Speaker
Description
Cosmic-ray muons that penetrate the Super-Kamiokande detector generate hadron showers in water, producing unstable radioactive isotopes through spallation reactions. These isotopes are major background sources for neutrino observation at MeV scale and for the search for rare events. While Super-Kamiokande has started observation using ultra-pure water in 1996, gadolinium was loaded with 0.011wt% in 2020 aiming for the observation of diffuse supernova neutrino background for the first time.
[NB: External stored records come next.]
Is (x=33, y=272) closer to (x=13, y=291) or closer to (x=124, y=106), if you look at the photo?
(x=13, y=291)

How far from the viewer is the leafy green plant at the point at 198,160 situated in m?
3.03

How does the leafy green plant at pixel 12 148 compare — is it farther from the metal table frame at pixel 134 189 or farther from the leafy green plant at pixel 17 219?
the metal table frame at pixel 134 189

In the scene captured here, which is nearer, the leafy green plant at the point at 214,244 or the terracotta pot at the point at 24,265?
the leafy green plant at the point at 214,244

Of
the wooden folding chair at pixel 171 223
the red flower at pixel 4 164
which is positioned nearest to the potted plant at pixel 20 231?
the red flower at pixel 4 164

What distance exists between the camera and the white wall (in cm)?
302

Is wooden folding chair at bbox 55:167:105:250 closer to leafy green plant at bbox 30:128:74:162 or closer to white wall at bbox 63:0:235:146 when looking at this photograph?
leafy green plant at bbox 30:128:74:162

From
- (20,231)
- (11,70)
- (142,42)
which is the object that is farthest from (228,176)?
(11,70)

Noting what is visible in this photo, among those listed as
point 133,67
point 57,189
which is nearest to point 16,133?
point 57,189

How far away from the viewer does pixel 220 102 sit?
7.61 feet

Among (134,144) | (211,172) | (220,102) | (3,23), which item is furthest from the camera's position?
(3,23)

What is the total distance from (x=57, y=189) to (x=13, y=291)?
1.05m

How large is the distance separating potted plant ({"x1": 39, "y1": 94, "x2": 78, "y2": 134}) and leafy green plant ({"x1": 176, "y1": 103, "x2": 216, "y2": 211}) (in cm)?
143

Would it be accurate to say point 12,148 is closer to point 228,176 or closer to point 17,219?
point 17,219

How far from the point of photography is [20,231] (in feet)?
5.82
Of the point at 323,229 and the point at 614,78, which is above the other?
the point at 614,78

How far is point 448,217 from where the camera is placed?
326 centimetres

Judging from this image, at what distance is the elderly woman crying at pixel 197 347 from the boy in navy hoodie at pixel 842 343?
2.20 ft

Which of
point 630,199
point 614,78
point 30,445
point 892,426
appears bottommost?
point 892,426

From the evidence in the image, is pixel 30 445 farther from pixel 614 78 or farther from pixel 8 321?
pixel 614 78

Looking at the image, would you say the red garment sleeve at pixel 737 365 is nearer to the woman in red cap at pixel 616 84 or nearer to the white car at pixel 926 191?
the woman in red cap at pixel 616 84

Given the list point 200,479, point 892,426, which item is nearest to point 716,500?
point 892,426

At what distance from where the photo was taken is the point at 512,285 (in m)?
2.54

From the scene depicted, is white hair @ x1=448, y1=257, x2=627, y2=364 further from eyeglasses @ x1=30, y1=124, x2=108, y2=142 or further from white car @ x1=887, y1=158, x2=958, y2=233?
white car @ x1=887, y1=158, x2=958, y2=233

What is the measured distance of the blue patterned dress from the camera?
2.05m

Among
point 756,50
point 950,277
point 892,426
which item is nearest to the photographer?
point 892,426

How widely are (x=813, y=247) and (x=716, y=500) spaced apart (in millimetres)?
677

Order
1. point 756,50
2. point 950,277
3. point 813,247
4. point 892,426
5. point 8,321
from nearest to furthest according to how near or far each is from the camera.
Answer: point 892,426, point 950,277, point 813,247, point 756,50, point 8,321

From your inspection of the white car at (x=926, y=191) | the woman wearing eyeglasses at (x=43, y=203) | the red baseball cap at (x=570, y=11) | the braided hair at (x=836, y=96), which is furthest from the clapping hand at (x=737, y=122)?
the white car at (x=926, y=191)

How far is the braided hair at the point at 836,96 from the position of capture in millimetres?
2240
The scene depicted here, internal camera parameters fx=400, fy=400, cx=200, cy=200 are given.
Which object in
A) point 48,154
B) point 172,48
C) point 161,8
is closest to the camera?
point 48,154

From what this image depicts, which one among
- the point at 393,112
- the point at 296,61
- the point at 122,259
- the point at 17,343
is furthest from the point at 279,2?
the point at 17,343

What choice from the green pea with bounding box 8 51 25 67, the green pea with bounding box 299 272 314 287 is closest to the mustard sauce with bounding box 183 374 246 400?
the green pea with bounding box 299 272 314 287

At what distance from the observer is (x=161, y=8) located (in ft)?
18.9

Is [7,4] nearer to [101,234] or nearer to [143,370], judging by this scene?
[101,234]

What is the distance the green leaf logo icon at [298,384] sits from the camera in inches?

In this study, we measured ${}^9$Li isotope generated by the muon spallation. ${}^9$Li has a lifetime of about 0.26 seconds and emit an electron and a neutron with a branching ratio of 50.8%. These pairs of an electron and a neutron are difficult to distinguish from the inverse beta decay reaction caused by an electron antineutrino, and therefore become major background for DSNB searches.
In the data analysis, we selected ${}^9$Li event candidates by searching for pairs of low energy events following cosmic-ray muons. Before the gadolinium loading, the Super-Kamiokande experiment had an energy threshold of about 8 MeV for searching for the decay electrons from ${}^9$Li. In this study, the threshold was lowered to 5 MeV for the measurement by the reduction of the accidental background with the gadolinium loading. In this presentation, we will report on the measurement method and analysis status.